If female attire regulation is exclusively portrayed through a gender lens, as damned as we are under male privilege and a predominantly patriarchal world, we are destined for doom if we believe that gender is the central cause – rather than a source among many that stem from ideological roots.

Those who are viewed as perpetrators of suppression – males – cannot become victims, or even saviours, if that unveils where crimes are truly coming from: upholding certain ideologies over others in state-sponsored irreligiosity.

With misleading questions circling media outlets, ineffective solutions are formed with inadequate answers

Damned if we do, damned if we don't

Although light is a spectrum, what is apparent on one end may be invisible from another.

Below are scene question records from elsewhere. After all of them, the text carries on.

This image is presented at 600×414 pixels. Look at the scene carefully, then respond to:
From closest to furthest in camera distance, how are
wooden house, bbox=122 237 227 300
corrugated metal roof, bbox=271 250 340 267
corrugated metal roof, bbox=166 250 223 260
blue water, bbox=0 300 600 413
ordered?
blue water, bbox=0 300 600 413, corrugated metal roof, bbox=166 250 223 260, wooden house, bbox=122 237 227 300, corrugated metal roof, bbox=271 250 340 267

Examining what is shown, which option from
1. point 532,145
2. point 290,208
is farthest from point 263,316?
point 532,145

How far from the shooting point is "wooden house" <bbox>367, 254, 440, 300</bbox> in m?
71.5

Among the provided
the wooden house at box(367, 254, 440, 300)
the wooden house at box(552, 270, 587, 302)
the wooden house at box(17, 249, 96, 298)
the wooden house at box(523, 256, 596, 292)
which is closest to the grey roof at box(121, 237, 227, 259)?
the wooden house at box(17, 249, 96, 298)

Male privilege says, "Not all men" tell women what to wear. However, even if all men did not interfere, the issue still exists because of ideological roots. While patriarchy may indeed add to the misogynistic fire, the primary cause is a bigoted ideology, and addressing gender alone, will not eliminate the problem.

Take a look at the number of women, and even men, who get kicked off planes for their religious attire. In such cases, we can see that reducing the issue merely to one of gender does not give it justice.

When women are unable to resist rules that shame them, more often than not, the claim is dismissed as male supremacism, so damned if we do and damned if we don't.

When women are unable to resist rules that shame them, more often than not, the claim is dismissed as male supremacism

Maintaining the status quo

While 30 coastal resorts and 20 mayors in France evaded the ruling, Nicholas Sarkozy promised a nationwide ban if elected as president in 2017.

As a result, suppressive policies on female attire, dated back to the 90s, are left out of the debate and an ineffective overruling emerges as a victory.

This way the patriarchy is put on a pedestal while the struggle for freedom is out of the question.

Even though such regulations can be caused by patriarchal sources, no matter how many times we flip the gender coin, nothing changes when both faces carry the same meaning: a clash of ideology where secular and religious freedoms are at odds.

In a day and age where Islamic attire is taken as a threat to secular values, the ideological conflict goes beyond gender. It may be patriarchal for profoundly sound reasons, but we cannot overlook that these misleading messages are a mere illusion of disinformation intended to deter from a central cause: a millennial paradigm for attacks on religious freedom that cannot be disrupted.

For what is justice really worth if we can just take it at face value while maintaining the status quo?